**Exercise goal**
Render the rows as a Markdown table with columns No. and Text, starting at the first line and ending with the line that has "which is nearest to the". Skip blank lines and leave out the pictures.

**Records shown**
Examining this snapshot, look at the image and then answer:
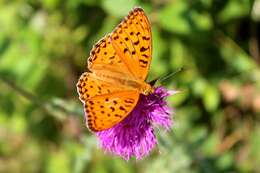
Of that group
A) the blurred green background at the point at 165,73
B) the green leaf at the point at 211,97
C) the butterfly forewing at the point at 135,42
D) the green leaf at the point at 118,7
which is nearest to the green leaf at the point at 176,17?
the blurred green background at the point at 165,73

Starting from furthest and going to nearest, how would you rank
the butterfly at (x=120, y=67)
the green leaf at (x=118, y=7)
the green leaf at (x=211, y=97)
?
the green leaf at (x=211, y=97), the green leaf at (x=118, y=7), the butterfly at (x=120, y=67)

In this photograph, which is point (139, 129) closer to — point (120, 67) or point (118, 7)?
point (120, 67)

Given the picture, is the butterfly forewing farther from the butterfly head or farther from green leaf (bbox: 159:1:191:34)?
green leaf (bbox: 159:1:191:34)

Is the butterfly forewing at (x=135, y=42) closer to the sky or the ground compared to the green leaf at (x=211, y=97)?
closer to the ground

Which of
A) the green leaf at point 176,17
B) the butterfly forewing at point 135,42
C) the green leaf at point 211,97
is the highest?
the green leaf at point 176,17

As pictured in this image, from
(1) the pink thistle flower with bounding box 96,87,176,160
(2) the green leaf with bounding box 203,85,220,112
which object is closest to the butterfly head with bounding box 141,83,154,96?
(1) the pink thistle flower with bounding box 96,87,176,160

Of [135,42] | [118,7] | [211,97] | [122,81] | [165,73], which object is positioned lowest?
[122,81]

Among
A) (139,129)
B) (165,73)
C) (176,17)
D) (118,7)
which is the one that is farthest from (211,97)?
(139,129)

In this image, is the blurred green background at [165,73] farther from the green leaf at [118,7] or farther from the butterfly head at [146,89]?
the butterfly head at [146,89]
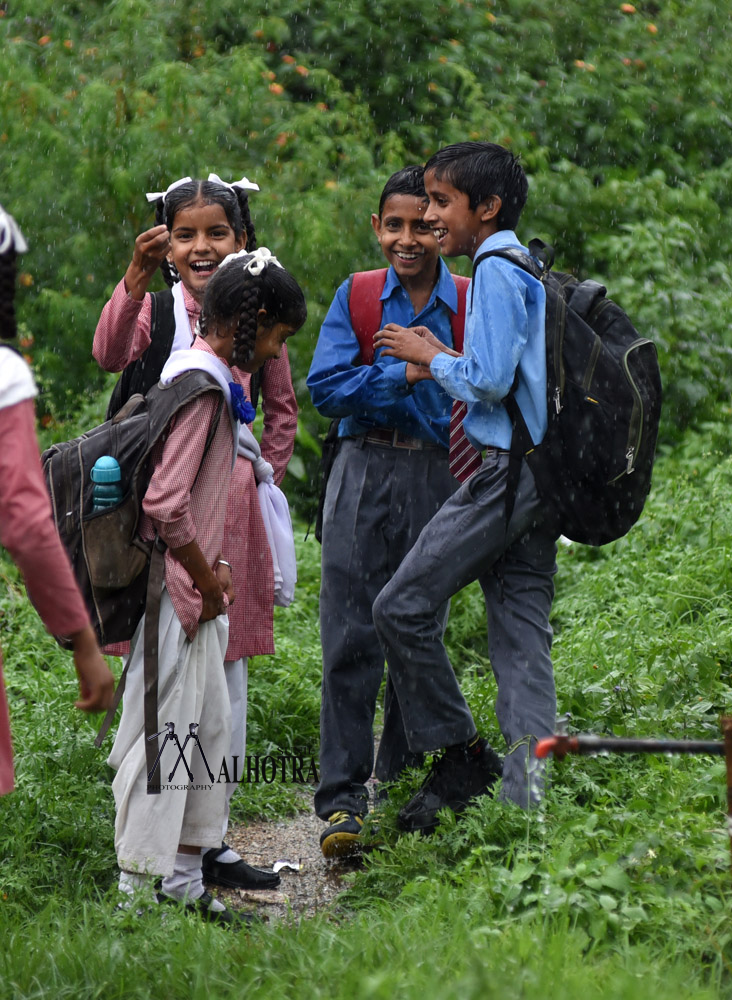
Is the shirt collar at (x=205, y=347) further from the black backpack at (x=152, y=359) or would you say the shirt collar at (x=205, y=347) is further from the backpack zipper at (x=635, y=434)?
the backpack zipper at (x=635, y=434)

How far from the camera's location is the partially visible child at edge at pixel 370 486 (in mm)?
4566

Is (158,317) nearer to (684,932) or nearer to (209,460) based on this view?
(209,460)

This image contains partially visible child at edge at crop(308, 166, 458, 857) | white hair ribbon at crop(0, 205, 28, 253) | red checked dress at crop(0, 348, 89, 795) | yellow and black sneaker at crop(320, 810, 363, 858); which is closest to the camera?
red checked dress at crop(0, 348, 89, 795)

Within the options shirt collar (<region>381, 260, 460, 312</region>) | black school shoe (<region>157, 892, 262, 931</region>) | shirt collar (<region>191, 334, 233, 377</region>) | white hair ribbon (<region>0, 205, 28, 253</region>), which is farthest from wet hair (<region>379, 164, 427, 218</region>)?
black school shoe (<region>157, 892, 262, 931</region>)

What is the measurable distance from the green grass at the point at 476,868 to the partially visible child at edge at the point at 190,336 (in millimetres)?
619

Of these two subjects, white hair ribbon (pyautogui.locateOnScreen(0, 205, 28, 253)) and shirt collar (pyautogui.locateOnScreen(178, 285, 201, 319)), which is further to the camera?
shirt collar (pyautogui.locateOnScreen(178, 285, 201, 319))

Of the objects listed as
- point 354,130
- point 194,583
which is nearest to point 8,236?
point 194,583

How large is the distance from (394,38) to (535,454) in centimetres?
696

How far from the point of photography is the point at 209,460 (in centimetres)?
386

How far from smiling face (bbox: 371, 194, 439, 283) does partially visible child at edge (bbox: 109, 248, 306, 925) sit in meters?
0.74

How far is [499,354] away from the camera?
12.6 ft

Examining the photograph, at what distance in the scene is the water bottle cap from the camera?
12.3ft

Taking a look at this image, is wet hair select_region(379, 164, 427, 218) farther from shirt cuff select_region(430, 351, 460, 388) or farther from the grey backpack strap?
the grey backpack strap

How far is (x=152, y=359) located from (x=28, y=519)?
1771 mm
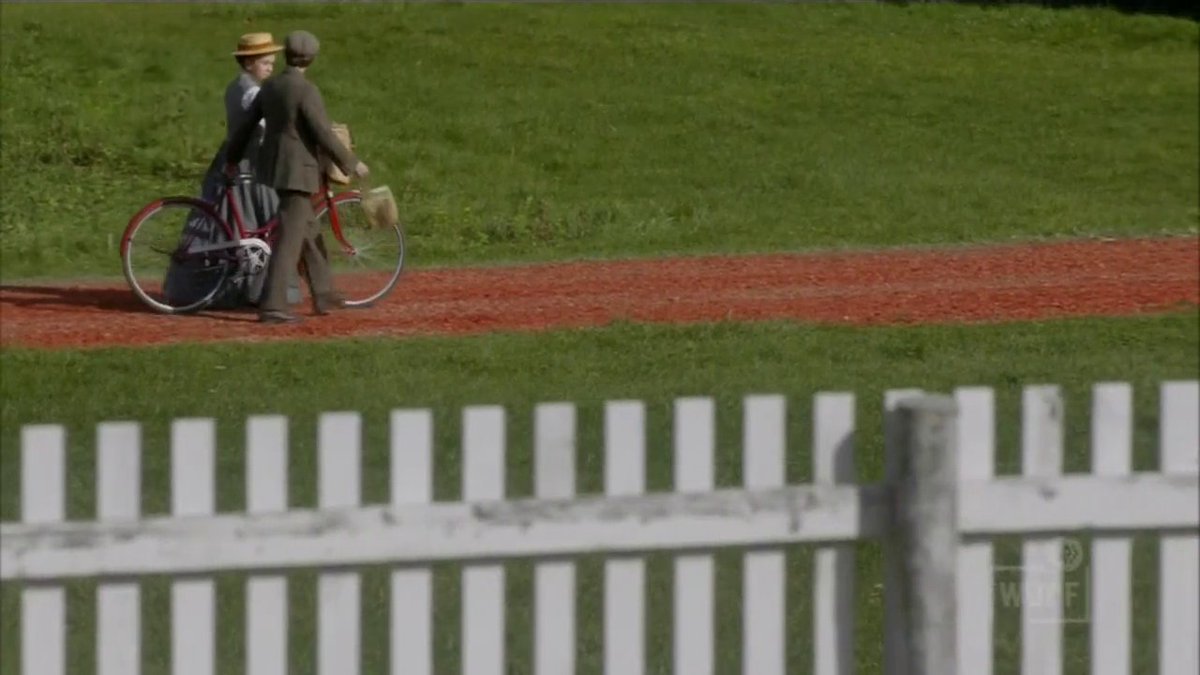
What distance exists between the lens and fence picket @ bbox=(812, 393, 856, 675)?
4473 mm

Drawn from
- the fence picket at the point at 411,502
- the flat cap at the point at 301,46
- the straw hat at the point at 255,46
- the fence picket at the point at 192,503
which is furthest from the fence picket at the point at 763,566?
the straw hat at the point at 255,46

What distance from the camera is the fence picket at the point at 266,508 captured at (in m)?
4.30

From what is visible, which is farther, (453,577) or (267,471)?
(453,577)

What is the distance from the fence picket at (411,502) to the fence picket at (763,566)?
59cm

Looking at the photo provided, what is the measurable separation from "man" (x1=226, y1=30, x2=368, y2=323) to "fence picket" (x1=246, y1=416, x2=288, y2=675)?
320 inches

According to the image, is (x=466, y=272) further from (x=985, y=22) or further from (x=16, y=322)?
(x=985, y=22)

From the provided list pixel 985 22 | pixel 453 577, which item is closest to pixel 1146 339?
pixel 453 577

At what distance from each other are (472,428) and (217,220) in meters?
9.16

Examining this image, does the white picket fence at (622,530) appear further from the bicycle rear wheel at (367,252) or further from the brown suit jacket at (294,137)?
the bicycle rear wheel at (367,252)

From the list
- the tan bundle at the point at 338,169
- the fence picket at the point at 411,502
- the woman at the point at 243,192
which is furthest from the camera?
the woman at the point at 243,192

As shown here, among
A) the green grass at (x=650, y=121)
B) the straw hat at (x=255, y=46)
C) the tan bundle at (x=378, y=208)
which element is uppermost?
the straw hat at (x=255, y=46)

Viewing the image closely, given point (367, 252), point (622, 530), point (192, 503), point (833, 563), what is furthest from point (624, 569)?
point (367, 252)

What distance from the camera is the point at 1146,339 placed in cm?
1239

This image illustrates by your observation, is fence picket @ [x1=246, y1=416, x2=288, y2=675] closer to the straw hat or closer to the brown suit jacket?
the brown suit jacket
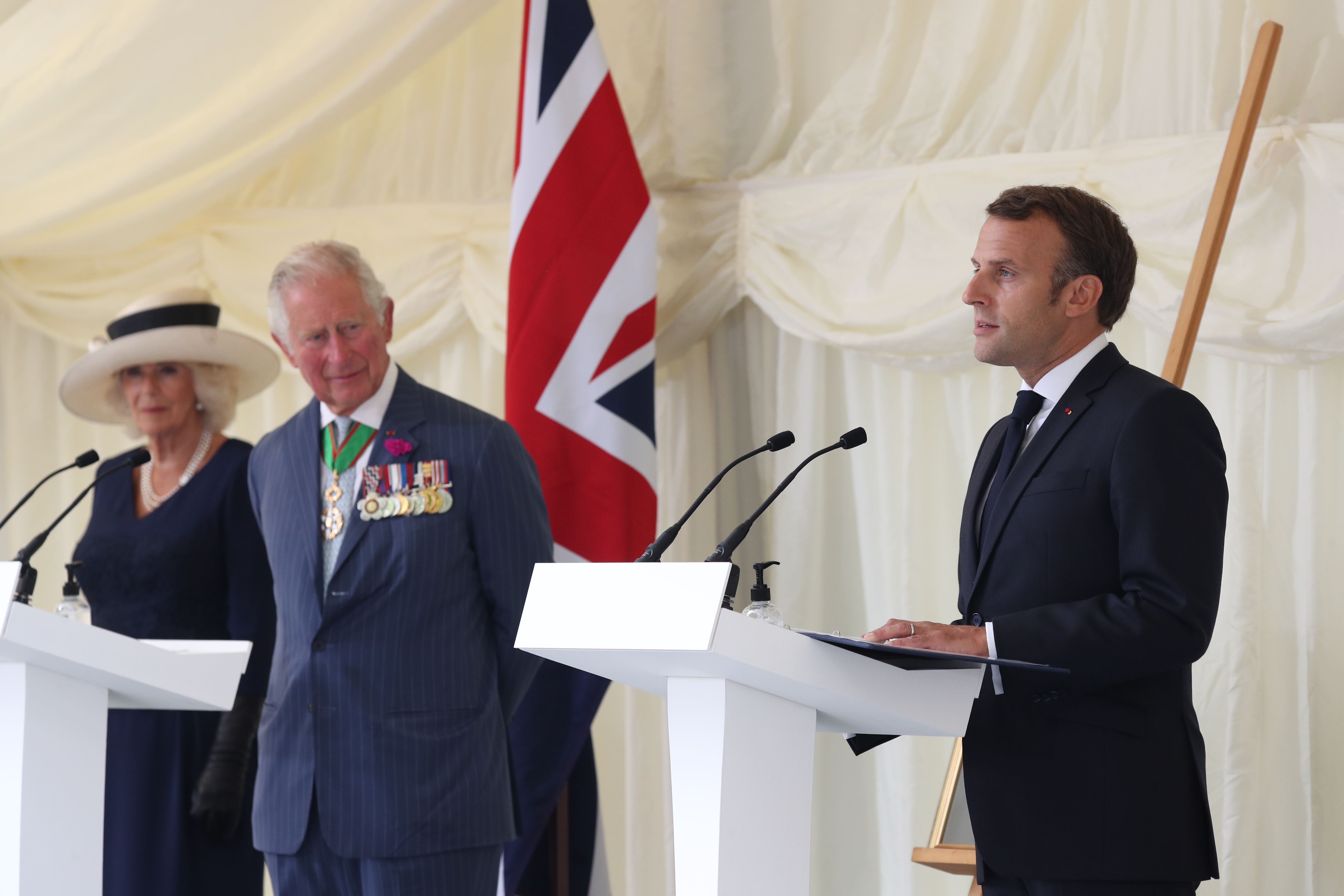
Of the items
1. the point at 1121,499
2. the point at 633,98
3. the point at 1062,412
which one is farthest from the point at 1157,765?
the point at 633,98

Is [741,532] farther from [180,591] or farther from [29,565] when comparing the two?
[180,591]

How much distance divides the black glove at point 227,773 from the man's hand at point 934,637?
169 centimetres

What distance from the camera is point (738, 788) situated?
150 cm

**Result of the exercise**
| No. | Text |
|---|---|
| 1 | Examining this snapshot, look at the image and then answer: |
| 2 | Of that group |
| 3 | A) the blurred green background at the point at 165,73 |
| 4 | B) the green leaf at the point at 211,97 |
| 5 | C) the butterfly forewing at the point at 135,42 |
| 6 | D) the green leaf at the point at 118,7 |
| 7 | which is nearest to the green leaf at the point at 176,17? |